If the Sky wanted to go even further back, they could take a look at the hires preceding the 2022 season — with four further coaches having been hired that offseason. (Interestingly, this now means that only traditional powers Minnesota and Seattle will carry a head coach with 3+ years experience with a franchise into the 2024 season.) However, the learnings from that offseason are a bit limited. Phoenix’s hire of Vanessa Nygaard has already gone south (though the other finalists for the Phoenix job at that time will all likely be candidates for the Sky — Connecticut’s White excluded), Becky Hammon is one of a kind (Teresa Weatherspoon, for all her brilliance, has not coached under Pop) and Sandy Brondello fits the Curt Miller (if they’re available, take them) mold.
Only Atlanta’s hire of Tanisha Wright offers much of a replicable scenario to learn from with the 2019 retiree, similar to Noelle Quinn, making the case for recently retired players as viable coaching candidates. Quinn and Wright also offer contrasting styles in that one has aimed to continue the culture she played in while the other has attempted (and thus far, succeeded) to transfer her learnings to a different environment in Atlanta. While there’s always recently retired players who are capable of coaching, I’m not sure I see many obvious names who jump off the page as the Wright or Quinn candidate for Chicago this offseason. Rebekkah Brunson (Minnesota’s second assistant) and LaToya Sanders (Thibault’s lead assistant in Washington) are the two recently-retired names that stand out to me but neither has generated much buzz when it comes to head coaching jobs thus far.

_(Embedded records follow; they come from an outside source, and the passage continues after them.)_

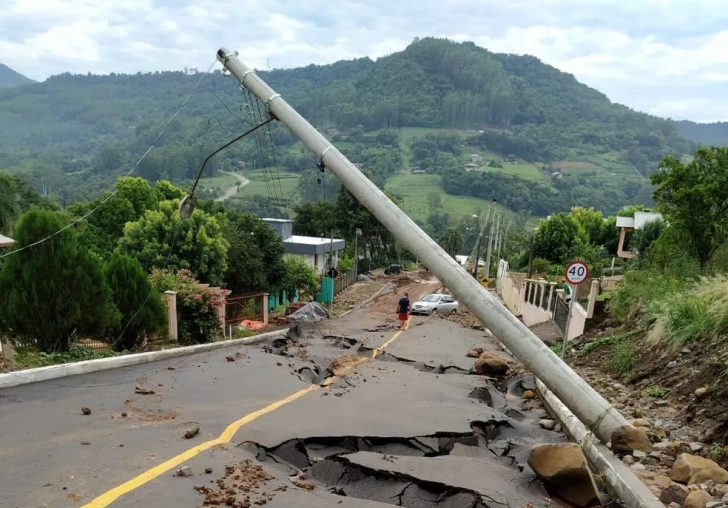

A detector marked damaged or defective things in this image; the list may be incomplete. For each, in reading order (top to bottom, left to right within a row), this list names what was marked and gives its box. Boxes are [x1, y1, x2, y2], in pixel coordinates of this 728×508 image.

cracked asphalt road [0, 278, 564, 508]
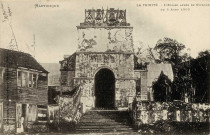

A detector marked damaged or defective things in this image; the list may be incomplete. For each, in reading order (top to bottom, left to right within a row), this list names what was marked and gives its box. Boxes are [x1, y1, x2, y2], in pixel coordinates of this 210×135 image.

damaged roof [0, 48, 48, 73]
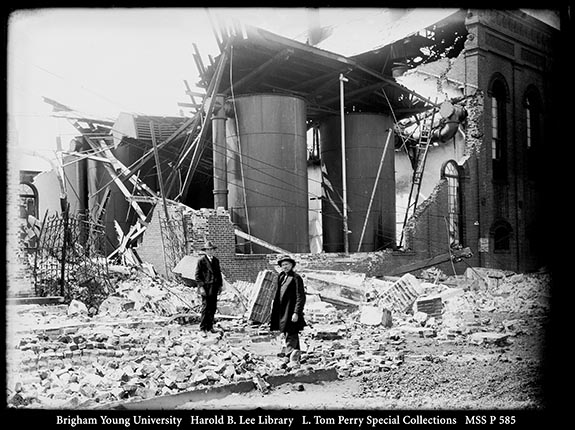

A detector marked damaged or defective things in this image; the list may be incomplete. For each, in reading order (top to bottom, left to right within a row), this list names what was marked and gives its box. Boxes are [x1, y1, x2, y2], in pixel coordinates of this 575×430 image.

damaged building [16, 8, 560, 296]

If there’s a global take away that the Sky can have, it’s that interviews, in the WNBA more than the MNBA, tell so much of the story when it comes to finding a coach. Of course, you can ask around and get info from others in the league, but there’s just no way to look at an assistant’s work and really know how they’ll lead a team. The Suns may have looked back at various Lakers and Pacers tape to convince themselves that Frank Vogel’s style could work for their team, but the same type of empirical evidence doesn't exist for the talented (but largely unproven) assistants that fill up a lot of the coaching shortlists.
If the right high profile name comes available (and I just really don’t see who that is), the Sky should, and likely would, make a push, but they’re more likely to be doing their homework on a lot of names that have done the majority of their work away from the bright lights of a head coaching gig. If nothing else, the front office can take solace in the fact that Trammell, Wright and even Hammon (who, despite her high profile, had never been a head coach beyond the summer league before taking the Vegas job) are already re-paying their employers’ faith in their ability to move to the head of the bench.